E, como se afirma no acórdão de 28/10/2009 desta Secção, que vimos acompanhando, «a nosso ver, o rateio da responsabilização simplesmente em função do tempo de gerência relativamente ao tempo total do «período do exercício» poderá afrontar, e só por mero acaso cumprirá, o princípio da proporcionalidade ou da adequação – se considerarmos, v.g., que uma responsabilização igual por períodos iguais de tempo de gerência será um prémio imerecido e inadequado para o gerente menos diligente e relapso, do mesmo passo que constituirá um injustificado e injusto castigo precisamente para aquele gerente que tiver sido mais cuidadoso, mais activo e mais empenhado, e provavelmente o que melhores resultados económicos (e fiscais) terá obtido.
A ideia de responsabilização do gerente pelo critério pro rata temporis é seguramente tributária de uma concepção de responsabilidade de cariz objectivo, e não é esse tipo de responsabilidade que tem previsão no n.º 1 do artigo 13.º do Código de Processo Tributário – a estabelecer uma responsabilidade de tipo subjectivo baseada essencialmente numa ideia de culpa.».
Daí que, sendo a responsabilidade solidária imposta pelo n.º 1 do artigo 13.º do CPT, a título de culpa, a consideração de que o oponente será responsável subsidiário pelo pagamento parcial da dívida, por apenas ter exercido a gerência apenas até 15/11/1996, poderá ter pertinência nas relações internas, para efeitos de efectivação da responsabilidade relativa entre os gerentes da sociedade executada originária, em especial os gerentes que o tenham sido pelo período do exercício do ano de 1996 em causa.
Porém, nas relações externas do gerente responsável perante terceiros, julgamos que tal consideração já se afigura deslocada e impertinente, visto que, em face dos termos do n.º 1 do artigo 13.º do CPT, o que releva é o «período do exercício» em causa (o do ano de 1996) – e a circunstância, meramente interna da sociedade, do tempo por que cada um dos gerentes esteve à frente dos negócios da executada originária, nesse exercício de 1996, constitui, do ponto de vista legal, res inter alios acta a que a Administração Fiscal credora é inteiramente alheia.
E, assim sendo, o oponente, ora recorrente, é responsável, solidariamente, pelo imposto em dívida (IRC do exercício de 1996), nos termos do n.º 1 do artigo 13.º do CPT.»

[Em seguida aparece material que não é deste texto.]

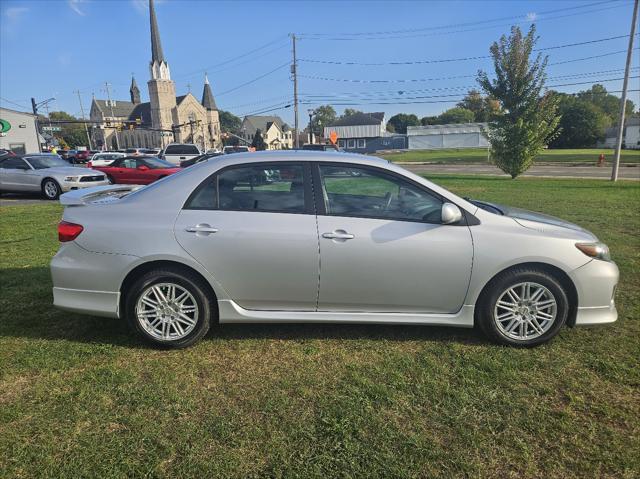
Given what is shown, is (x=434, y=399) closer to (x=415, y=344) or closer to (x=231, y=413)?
(x=415, y=344)

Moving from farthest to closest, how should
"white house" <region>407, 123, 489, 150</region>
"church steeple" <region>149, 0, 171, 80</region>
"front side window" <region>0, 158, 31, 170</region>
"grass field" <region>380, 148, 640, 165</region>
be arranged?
"church steeple" <region>149, 0, 171, 80</region>
"white house" <region>407, 123, 489, 150</region>
"grass field" <region>380, 148, 640, 165</region>
"front side window" <region>0, 158, 31, 170</region>

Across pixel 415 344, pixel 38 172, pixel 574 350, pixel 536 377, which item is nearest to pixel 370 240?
pixel 415 344

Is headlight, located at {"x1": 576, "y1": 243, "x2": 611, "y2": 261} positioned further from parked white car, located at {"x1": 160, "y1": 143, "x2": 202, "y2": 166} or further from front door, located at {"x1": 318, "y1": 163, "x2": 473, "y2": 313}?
parked white car, located at {"x1": 160, "y1": 143, "x2": 202, "y2": 166}

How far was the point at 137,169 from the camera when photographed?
16562 mm

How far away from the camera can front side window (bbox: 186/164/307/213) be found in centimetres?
348

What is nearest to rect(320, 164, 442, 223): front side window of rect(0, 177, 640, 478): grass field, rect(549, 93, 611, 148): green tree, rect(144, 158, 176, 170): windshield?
rect(0, 177, 640, 478): grass field

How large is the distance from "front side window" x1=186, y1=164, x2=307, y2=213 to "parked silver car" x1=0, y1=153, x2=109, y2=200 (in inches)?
456

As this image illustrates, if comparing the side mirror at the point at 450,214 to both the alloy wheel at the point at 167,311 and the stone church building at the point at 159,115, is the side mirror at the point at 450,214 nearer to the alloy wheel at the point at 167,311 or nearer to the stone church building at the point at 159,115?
the alloy wheel at the point at 167,311

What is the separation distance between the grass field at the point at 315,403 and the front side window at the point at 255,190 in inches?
47.0

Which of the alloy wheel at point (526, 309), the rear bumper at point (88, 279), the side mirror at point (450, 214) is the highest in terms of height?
the side mirror at point (450, 214)

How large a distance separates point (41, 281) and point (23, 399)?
282 centimetres

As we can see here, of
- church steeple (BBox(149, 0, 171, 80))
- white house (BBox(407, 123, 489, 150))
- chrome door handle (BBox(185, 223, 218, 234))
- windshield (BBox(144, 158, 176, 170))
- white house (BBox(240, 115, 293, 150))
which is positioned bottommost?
chrome door handle (BBox(185, 223, 218, 234))

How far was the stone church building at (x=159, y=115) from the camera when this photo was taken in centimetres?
8975

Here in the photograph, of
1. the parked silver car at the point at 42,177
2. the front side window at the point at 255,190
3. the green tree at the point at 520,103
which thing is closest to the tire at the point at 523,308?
the front side window at the point at 255,190
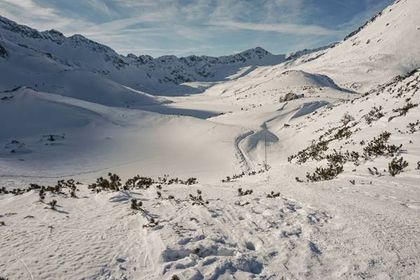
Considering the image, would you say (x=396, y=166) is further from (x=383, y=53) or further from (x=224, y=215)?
(x=383, y=53)

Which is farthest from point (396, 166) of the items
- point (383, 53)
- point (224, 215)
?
point (383, 53)

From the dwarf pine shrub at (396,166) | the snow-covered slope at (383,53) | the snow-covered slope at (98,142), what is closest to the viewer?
the dwarf pine shrub at (396,166)

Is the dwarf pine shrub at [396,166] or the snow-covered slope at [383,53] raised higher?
the snow-covered slope at [383,53]

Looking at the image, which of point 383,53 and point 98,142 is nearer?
point 98,142

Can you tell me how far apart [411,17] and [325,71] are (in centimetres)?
3588

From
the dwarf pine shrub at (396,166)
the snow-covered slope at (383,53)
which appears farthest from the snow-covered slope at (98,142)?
the snow-covered slope at (383,53)

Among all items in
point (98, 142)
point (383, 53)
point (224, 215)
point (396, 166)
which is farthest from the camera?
point (383, 53)

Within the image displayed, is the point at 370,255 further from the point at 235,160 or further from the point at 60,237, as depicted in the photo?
the point at 235,160

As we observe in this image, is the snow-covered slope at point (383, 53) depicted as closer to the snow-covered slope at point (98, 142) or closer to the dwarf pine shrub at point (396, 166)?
the snow-covered slope at point (98, 142)

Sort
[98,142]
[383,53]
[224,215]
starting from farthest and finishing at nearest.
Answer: [383,53] → [98,142] → [224,215]

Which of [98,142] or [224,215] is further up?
[98,142]

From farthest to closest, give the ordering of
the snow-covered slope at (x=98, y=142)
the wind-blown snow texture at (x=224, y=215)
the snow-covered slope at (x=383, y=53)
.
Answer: the snow-covered slope at (x=383, y=53)
the snow-covered slope at (x=98, y=142)
the wind-blown snow texture at (x=224, y=215)

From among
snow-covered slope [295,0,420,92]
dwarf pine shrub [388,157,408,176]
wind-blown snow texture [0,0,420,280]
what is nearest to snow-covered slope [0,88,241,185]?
wind-blown snow texture [0,0,420,280]

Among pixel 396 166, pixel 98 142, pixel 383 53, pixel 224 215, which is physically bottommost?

4. – Conhecimento do recurso

Existe, desde logo alguma divergência das situações de facto em confronto porque enquanto no acórdão fundamento estava em causa um gerente que renunciou ao cargo e que invocava a sua irresponsabilidade pelas dívidas tributárias relativas a período posterior a essa renúncia, relativamente a dívida de IRC do ano de 1996, na decisão recorrida está em causa a responsabilização de um gerente por dívidas referentes ao período em que ele ainda não era gerente da empresa originária devedora, por dívidas de IRC dos anos de 1996 e 2000, IVA dos anos de 1996 a 2001 e coimas fiscais dos anos de 1998 e 2000, originada no não cumprimento de obrigações declarativas da sociedade, isto é, pelo não envio de qualquer declaração periódica de IVA nem de qualquer declaração modelo 22 de IRC pela originária devedora.

Enquanto o IRC é «um imposto incindível, sendo nos termos do artigo 8.º, n.º 1 do CIRC "devido por cada período de tributação, que coincide com o ano civil, sem prejuízo das excepções previstas neste artigo", já o imposto sobre o valor acrescentado é um imposto de diversa natureza devido por cada operação económica realizada e, neste caso, com obrigação de entrega trimestral da declaração periódica.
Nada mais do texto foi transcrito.